Peter Marks, a top FDA vaccine official, said of the expansion, “The FDA has extended the range of individuals eligible to receive a booster, shortened the length of time between the completion of the Pfizer primary series for individuals to receive a booster and is authorizing a third protective vaccine dose for some of our youngest and most vulnerable individuals.”
This authorization comes in the wake of the surge in Covid-19’s delta and omicron variants. While all vaccinations provide essential protection against acquiring the virus and experiencing severe symptoms, the rise in variants has led to the importance of booster shots to increase protection.
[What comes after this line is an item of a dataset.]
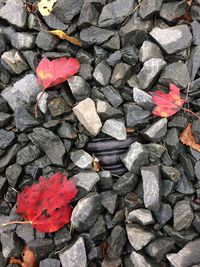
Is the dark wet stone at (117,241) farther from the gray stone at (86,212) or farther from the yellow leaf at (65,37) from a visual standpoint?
the yellow leaf at (65,37)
Marks explained, “Based on the FDA’s assessment of currently available data, a booster dose of the currently authorized vaccines may help provide better protection against both the delta and omicron variants. In particular, the omicron variant appears to be slightly more resistant to the antibody levels produced in response to the primary series doses from the current vaccines.”
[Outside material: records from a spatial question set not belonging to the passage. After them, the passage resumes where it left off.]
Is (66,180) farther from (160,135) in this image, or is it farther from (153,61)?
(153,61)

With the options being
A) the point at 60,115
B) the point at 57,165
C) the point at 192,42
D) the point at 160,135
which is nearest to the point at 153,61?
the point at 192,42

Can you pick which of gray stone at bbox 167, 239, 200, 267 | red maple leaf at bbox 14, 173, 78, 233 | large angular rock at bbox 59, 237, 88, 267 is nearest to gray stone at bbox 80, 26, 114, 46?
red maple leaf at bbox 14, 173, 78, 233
The agency said it based its decision on boosters for 12-15 year-olds on data from 6,300 people in Israel.
“These additional data enabled the FDA to reassess the benefits and risks of the use of a booster in the younger adolescent population in the setting of the current surge in COVID-19 cases,” the FDA said. “The data shows there are no new safety concerns following a booster in this population.”
In the past few months, more children are returning to school nationwide. A high emphasis has been placed on the goal for children to return to in-person schooling due to the increased quality of education and social development.
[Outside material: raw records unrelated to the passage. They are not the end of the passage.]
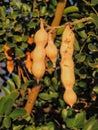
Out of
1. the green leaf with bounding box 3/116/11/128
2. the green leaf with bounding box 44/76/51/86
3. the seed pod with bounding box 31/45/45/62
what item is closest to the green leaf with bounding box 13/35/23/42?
the green leaf with bounding box 44/76/51/86

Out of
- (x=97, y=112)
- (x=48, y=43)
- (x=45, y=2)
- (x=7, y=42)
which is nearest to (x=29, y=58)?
(x=7, y=42)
Recently, there has been a surge in Covid-19 cases, including many breakthrough cases for vaccinated individuals. However, officials say that the number of hospitalizations is a more important measure of vaccine protection and Covid-19 danger than the number of overall cases. Vaccination significantly reduces the risk of severe illness. In addition, emerging evidence provides hope that the omicron variant might cause a lower average number of severe illnesses.
The Centers for Disease Control and Prevention must approve the recent FDA authorization before it take effect.